Stored data
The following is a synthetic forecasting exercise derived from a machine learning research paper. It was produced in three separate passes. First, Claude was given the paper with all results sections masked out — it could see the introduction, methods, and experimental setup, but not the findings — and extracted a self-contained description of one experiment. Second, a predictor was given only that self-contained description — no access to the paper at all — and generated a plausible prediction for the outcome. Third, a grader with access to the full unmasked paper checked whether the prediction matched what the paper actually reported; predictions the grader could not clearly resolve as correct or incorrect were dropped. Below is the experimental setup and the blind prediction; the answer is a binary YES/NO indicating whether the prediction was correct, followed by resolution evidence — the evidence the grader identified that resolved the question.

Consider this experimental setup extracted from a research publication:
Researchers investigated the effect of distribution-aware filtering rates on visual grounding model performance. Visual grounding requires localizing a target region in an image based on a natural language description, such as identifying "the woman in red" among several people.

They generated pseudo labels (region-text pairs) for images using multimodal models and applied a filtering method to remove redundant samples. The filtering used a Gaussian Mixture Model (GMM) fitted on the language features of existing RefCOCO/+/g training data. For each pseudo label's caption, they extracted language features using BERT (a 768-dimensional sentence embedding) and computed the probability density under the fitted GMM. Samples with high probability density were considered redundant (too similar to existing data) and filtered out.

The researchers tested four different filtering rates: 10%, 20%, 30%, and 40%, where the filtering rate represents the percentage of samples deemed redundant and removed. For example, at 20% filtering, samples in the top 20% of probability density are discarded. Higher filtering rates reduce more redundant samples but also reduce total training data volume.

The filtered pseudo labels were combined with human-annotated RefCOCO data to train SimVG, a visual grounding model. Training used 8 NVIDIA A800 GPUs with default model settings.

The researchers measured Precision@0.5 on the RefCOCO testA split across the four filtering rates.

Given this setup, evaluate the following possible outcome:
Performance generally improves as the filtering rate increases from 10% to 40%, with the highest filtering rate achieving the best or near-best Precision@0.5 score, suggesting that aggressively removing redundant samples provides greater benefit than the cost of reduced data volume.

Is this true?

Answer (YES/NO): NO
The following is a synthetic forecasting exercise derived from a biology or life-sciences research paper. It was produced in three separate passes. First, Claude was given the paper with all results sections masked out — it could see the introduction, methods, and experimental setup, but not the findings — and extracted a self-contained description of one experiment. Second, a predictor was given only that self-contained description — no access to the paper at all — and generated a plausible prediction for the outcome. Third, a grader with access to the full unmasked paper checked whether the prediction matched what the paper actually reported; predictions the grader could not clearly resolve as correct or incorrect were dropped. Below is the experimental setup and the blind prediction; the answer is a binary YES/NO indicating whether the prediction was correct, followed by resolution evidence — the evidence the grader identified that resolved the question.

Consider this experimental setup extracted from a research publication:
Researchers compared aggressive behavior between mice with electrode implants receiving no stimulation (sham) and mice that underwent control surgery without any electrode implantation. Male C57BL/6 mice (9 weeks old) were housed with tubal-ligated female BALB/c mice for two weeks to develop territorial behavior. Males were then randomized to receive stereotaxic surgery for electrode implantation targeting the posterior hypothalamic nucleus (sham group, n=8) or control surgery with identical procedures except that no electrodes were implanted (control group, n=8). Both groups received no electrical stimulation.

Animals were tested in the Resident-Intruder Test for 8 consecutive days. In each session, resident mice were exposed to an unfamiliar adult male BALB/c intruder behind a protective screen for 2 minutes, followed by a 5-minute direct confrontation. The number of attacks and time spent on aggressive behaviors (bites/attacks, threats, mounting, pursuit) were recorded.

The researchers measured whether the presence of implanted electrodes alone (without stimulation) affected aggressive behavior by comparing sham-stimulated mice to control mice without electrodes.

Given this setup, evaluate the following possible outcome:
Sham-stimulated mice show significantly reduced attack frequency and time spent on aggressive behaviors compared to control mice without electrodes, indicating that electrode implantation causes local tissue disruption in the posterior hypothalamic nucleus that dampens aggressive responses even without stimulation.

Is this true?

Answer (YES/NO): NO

Your assignment
Would you copy every line of the entries in which "pseudo" appears?

Response to this exercise
They generated pseudo labels (region-text pairs) for images using multimodal models and applied a filtering method to remove redundant samples. The filtering used a Gaussian Mixture Model (GMM) fitted on the language features of existing RefCOCO/+/g training data. For each pseudo label's caption, they extracted language features using BERT (a 768-dimensional sentence embedding) and computed the probability density under the fitted GMM. Samples with high probability density were considered redundant (too similar to existing data) and filtered out.
The filtered pseudo labels were combined with human-annotated RefCOCO data to train SimVG, a visual grounding model. Training used 8 NVIDIA A800 GPUs with default model settings.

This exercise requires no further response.